**DATA PROVIDED**:
------------------------------------------------
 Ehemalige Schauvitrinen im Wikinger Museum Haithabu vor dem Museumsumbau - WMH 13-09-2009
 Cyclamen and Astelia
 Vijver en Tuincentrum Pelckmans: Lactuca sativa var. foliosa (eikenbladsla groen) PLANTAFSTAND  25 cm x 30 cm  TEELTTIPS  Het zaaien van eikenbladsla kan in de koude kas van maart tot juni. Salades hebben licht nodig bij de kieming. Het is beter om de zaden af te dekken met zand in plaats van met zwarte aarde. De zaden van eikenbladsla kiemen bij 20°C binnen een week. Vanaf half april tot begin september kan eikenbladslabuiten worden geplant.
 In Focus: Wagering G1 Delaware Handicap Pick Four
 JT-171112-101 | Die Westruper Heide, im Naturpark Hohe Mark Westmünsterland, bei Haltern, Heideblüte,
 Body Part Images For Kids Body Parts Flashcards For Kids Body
------------------------------------------------
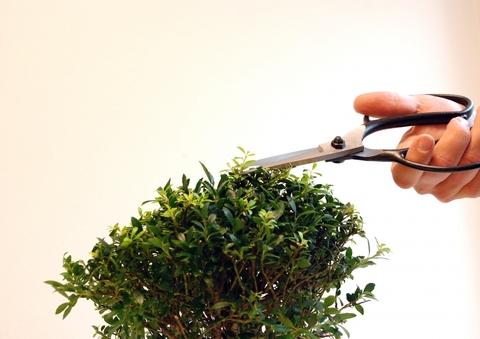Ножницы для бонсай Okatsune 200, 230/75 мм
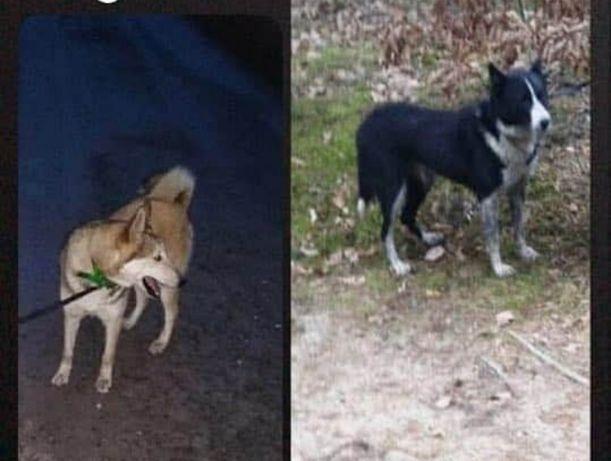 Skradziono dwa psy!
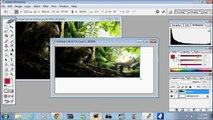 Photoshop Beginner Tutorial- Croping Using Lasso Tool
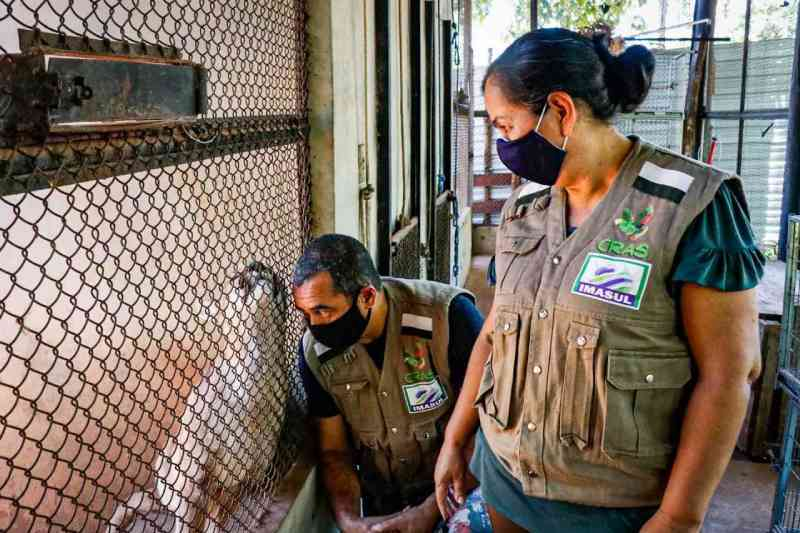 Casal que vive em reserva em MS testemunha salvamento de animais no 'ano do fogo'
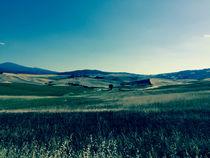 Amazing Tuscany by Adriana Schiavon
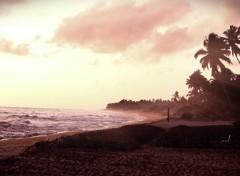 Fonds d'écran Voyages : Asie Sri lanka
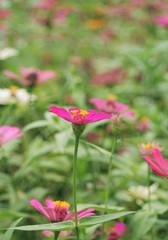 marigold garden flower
------------------------------------------------
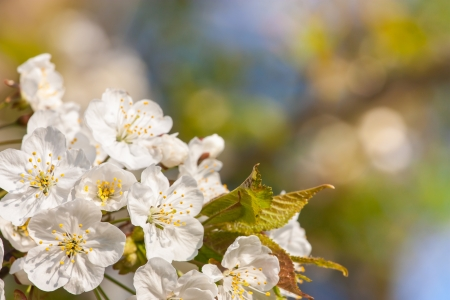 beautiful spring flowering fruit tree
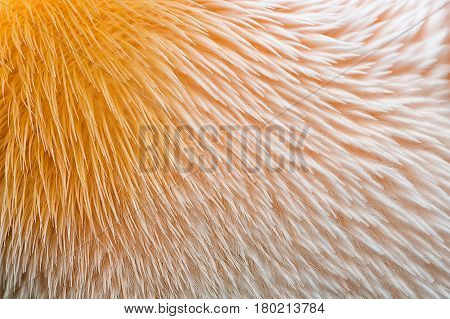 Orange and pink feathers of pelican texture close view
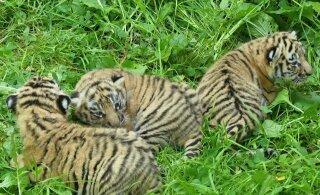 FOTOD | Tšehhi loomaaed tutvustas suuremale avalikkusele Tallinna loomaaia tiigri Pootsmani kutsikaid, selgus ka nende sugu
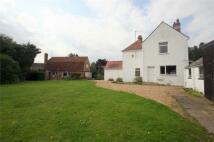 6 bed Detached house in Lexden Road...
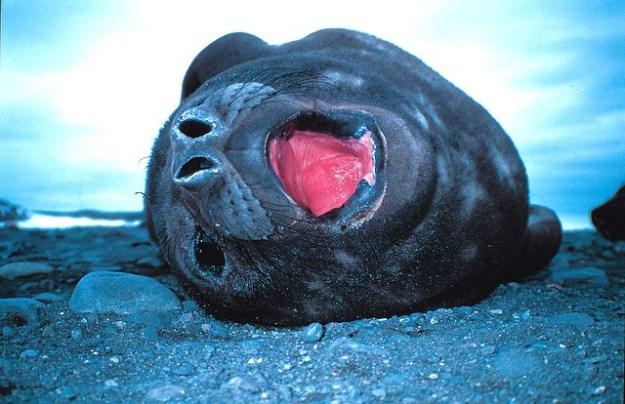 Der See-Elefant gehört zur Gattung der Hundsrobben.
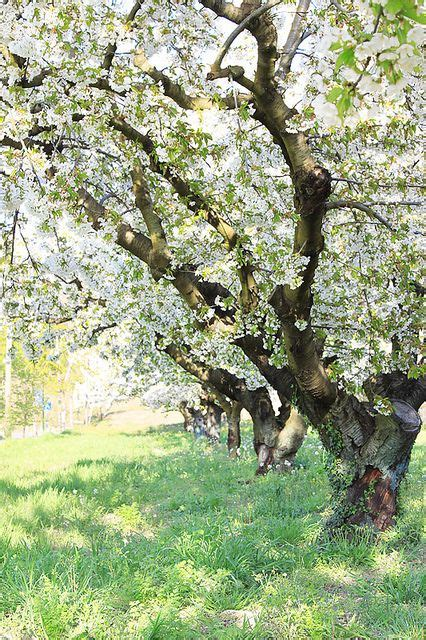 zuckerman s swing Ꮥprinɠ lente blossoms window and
------------------------------------------------
**GOAL OF THE EXERCISE**: From the listing above, output exactly the run of lines that starts with the line containing "Ehemalige Schauvitrinen im" and ends with the line containing "Body Part Images".

**ANSWER TO THE PROBLEM**:
 Ehemalige Schauvitrinen im Wikinger Museum Haithabu vor dem Museumsumbau - WMH 13-09-2009
 Cyclamen and Astelia
 Vijver en Tuincentrum Pelckmans: Lactuca sativa var. foliosa (eikenbladsla groen) PLANTAFSTAND  25 cm x 30 cm  TEELTTIPS  Het zaaien van eikenbladsla kan in de koude kas van maart tot juni. Salades hebben licht nodig bij de kieming. Het is beter om de zaden af te dekken met zand in plaats van met zwarte aarde. De zaden van eikenbladsla kiemen bij 20°C binnen een week. Vanaf half april tot begin september kan eikenbladslabuiten worden geplant.
 In Focus: Wagering G1 Delaware Handicap Pick Four
 JT-171112-101 | Die Westruper Heide, im Naturpark Hohe Mark Westmünsterland, bei Haltern, Heideblüte,
 Body Part Images For Kids Body Parts Flashcards For Kids Body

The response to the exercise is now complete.